Organized retail crime is on the rise according to the "Current Crime Trends" survey by the Retail Industry Leaders Association (RILA), WWD reports. The FBI estimates that $30 billion worth of merchandise is stolen each year. L.A. has seen the highest rise, followed by Houston, Miami and Baltimore.
Sixty-five percent of a broad array of retailers -- mass merchants, specialty stores, electronics and appliance stores, groceries, and fabric and craft shops -- surveyed in January reported an increase in organized retail crime, while 74 percent said they experienced an increase in stolen items being sold on online marketplaces. Forty-seven percent said there was an increase in hot goods being sold both in traditional fencing operations and flea markets, and another 16 percent said there were more stolen goods being sold in pawn shops. In addition, 78 percent said there was an increase in amateur shoplifting.

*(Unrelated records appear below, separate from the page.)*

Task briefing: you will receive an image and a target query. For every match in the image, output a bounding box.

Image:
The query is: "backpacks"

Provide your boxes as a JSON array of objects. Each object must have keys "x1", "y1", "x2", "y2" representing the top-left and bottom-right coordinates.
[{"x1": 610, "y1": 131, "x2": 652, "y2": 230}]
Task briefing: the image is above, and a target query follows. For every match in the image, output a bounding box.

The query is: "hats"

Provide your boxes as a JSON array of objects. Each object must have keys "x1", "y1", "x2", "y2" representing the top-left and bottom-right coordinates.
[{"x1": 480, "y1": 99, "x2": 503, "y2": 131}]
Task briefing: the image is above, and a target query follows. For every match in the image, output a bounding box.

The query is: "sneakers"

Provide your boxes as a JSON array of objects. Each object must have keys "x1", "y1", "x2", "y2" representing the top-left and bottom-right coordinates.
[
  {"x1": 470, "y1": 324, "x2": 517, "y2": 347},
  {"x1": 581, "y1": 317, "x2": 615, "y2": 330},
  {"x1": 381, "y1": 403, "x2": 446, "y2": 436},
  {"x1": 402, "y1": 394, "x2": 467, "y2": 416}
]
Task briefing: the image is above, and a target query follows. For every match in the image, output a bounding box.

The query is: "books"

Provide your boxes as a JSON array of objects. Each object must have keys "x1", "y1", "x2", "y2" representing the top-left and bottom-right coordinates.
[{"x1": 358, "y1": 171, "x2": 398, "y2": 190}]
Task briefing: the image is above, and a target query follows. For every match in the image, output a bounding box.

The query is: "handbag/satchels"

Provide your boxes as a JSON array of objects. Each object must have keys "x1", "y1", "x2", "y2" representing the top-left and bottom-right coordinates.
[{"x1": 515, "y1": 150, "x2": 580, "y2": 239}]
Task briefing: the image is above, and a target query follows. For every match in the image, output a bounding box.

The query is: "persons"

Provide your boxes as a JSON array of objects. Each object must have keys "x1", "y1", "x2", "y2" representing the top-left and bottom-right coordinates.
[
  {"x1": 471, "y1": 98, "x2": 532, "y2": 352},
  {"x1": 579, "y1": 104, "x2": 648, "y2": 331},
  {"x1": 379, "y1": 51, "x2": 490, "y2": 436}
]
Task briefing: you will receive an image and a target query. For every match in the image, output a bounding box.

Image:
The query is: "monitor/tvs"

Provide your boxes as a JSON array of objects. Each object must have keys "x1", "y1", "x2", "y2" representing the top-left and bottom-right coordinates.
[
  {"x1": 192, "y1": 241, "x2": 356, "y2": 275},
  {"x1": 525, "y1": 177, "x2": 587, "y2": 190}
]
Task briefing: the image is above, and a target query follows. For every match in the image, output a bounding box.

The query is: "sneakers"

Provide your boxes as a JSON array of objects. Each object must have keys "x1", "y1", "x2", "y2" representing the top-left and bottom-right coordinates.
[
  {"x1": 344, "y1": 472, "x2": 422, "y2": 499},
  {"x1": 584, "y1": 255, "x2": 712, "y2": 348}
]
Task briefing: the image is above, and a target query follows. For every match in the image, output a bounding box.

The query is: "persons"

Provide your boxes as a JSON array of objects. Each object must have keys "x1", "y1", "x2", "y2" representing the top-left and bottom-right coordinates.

RILA Senior Vice President for Government Affairs John Emling explained that retail robberies are coordinated crimes with more serious implications:
"A lot of times, crime rings are using the profits to fund drug operations or much more criminal activity. In cases with [U.S. Immigration and Customs Enforcement], we have seen South American and Central American gangs receiving profits from organized crime rings here in this country."
RILA will now use the new findings to work with Congress on creating legislation to curb retail crime.